» Listed records:
-=-=-
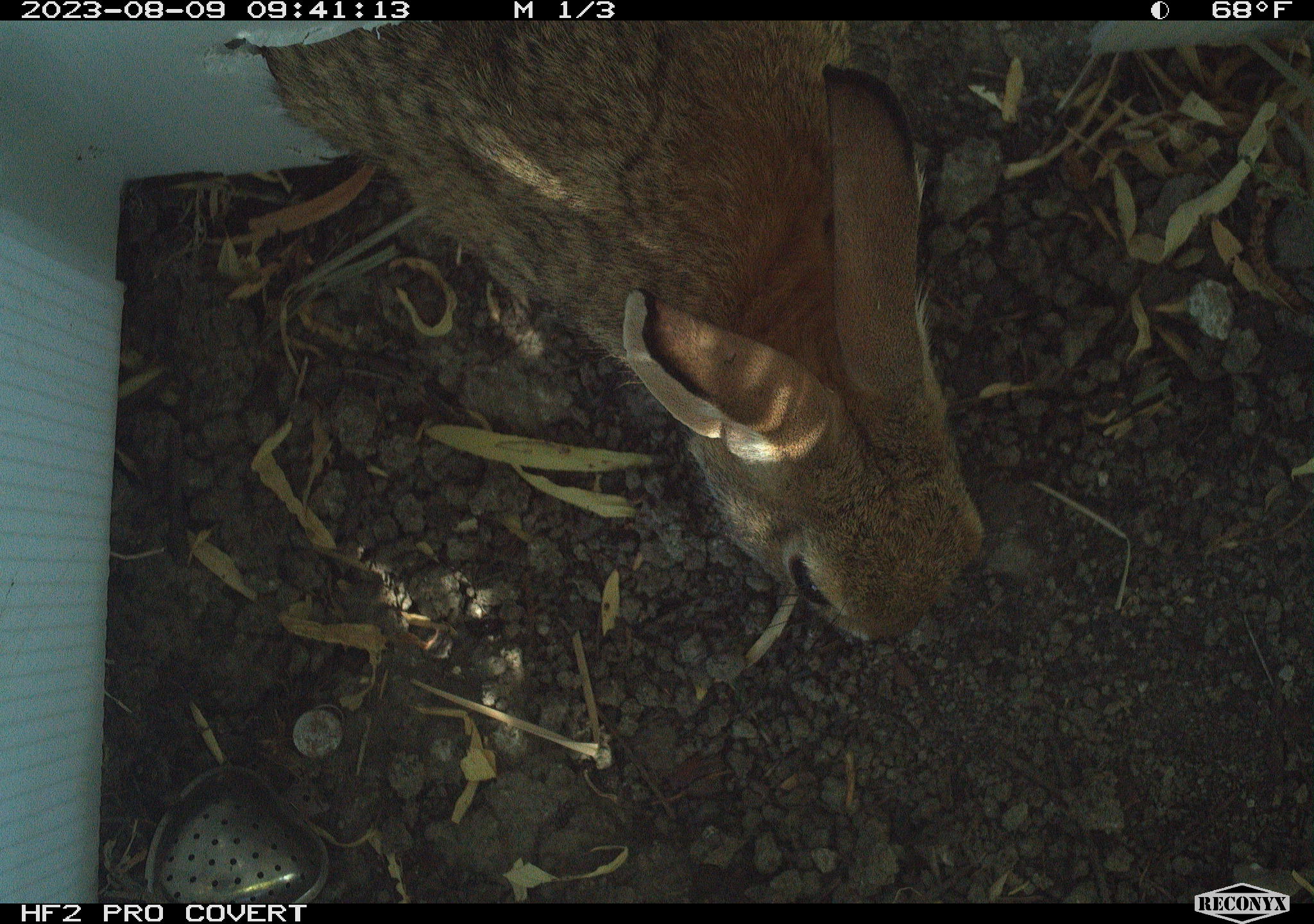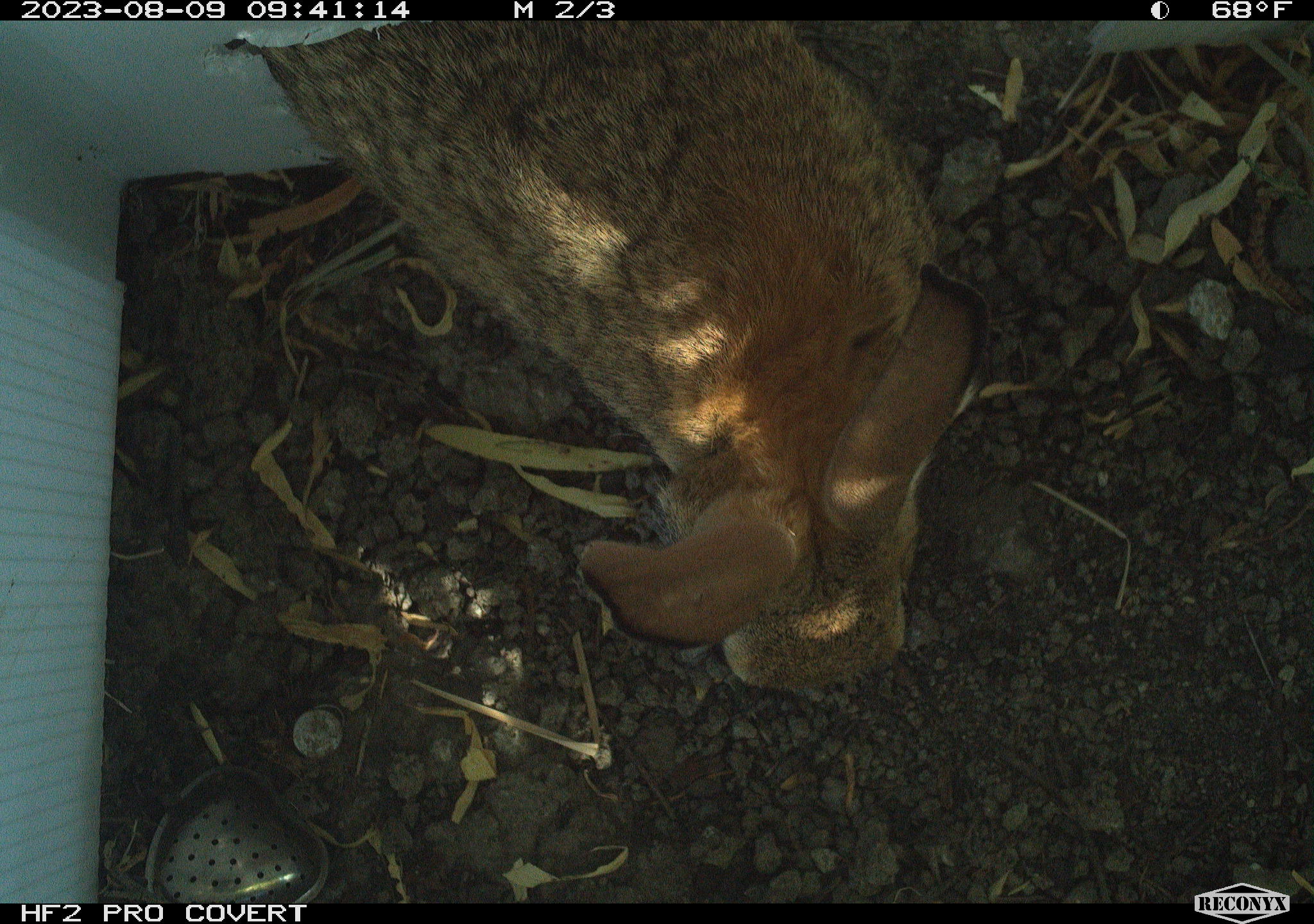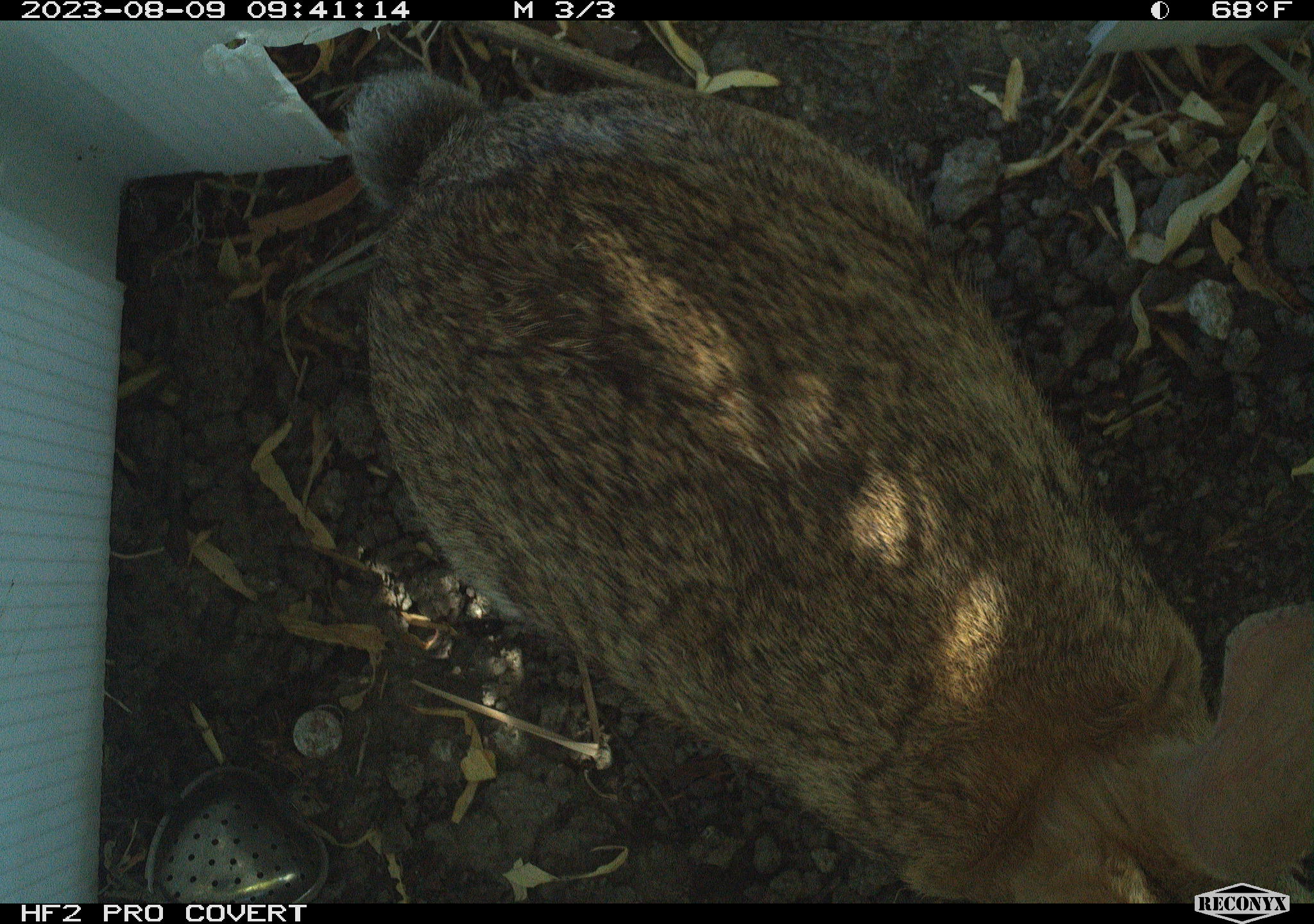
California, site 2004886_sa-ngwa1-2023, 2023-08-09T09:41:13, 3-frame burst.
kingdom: Animalia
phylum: Chordata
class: Mammalia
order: Lagomorpha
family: Leporidae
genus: Sylvilagus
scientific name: Sylvilagus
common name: cottontail rabbits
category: sylvilagus species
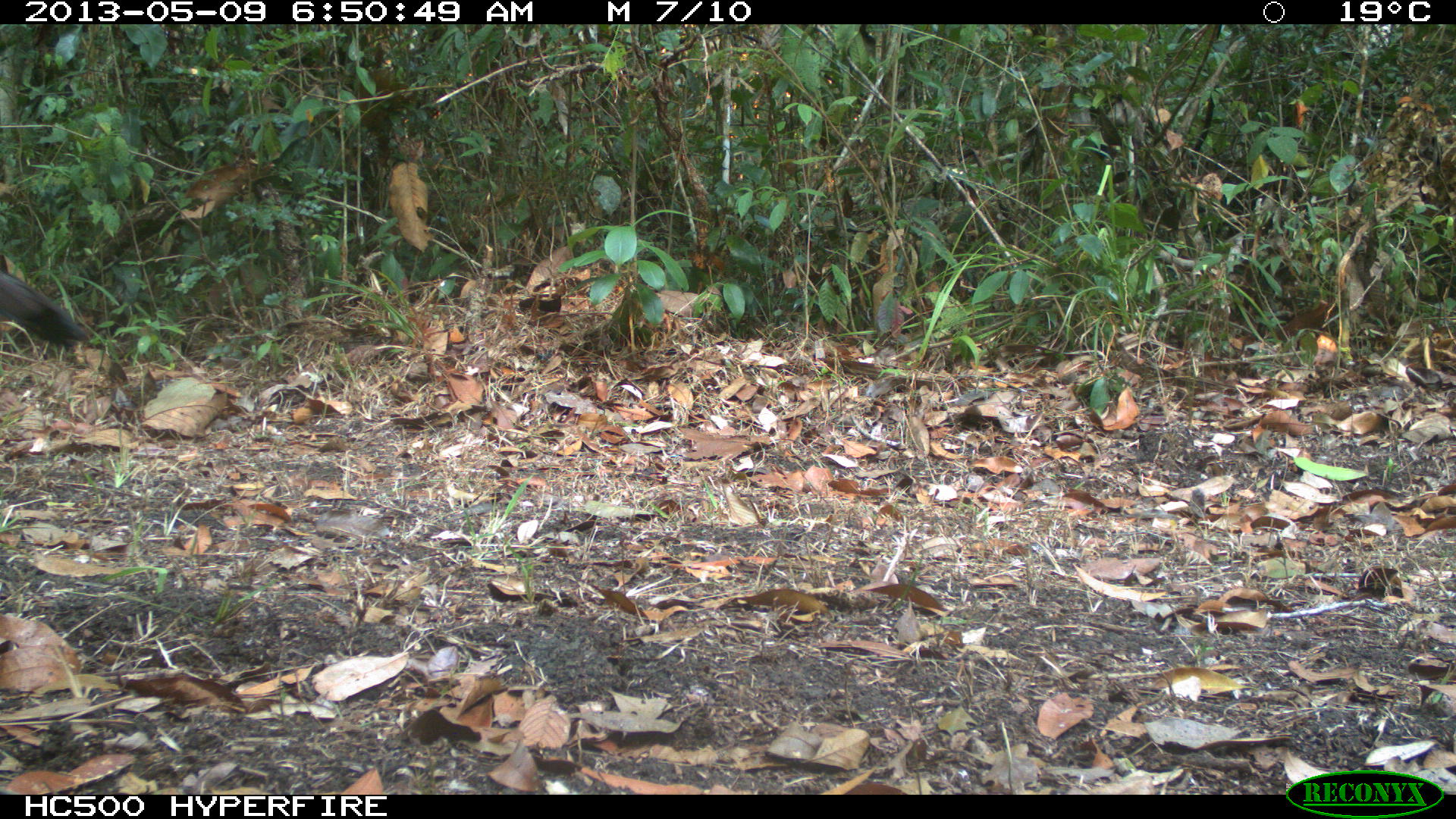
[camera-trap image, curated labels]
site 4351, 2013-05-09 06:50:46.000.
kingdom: Animalia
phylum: Chordata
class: Aves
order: Galliformes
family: Cracidae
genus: Crax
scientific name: Crax rubra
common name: great curassow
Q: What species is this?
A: Crax rubra (great curassow).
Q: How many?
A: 2.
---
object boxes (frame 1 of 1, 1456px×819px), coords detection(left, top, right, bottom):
-=-=-
» What to do: Scan the listing for "site" and copy out each line that has it.

» Result of this exercise:
California, site 2004886_sa-ngwa1-2023, 2023-08-09T09:41:13, 3-frame burst.
site 4351, 2013-05-09 06:50:46.000.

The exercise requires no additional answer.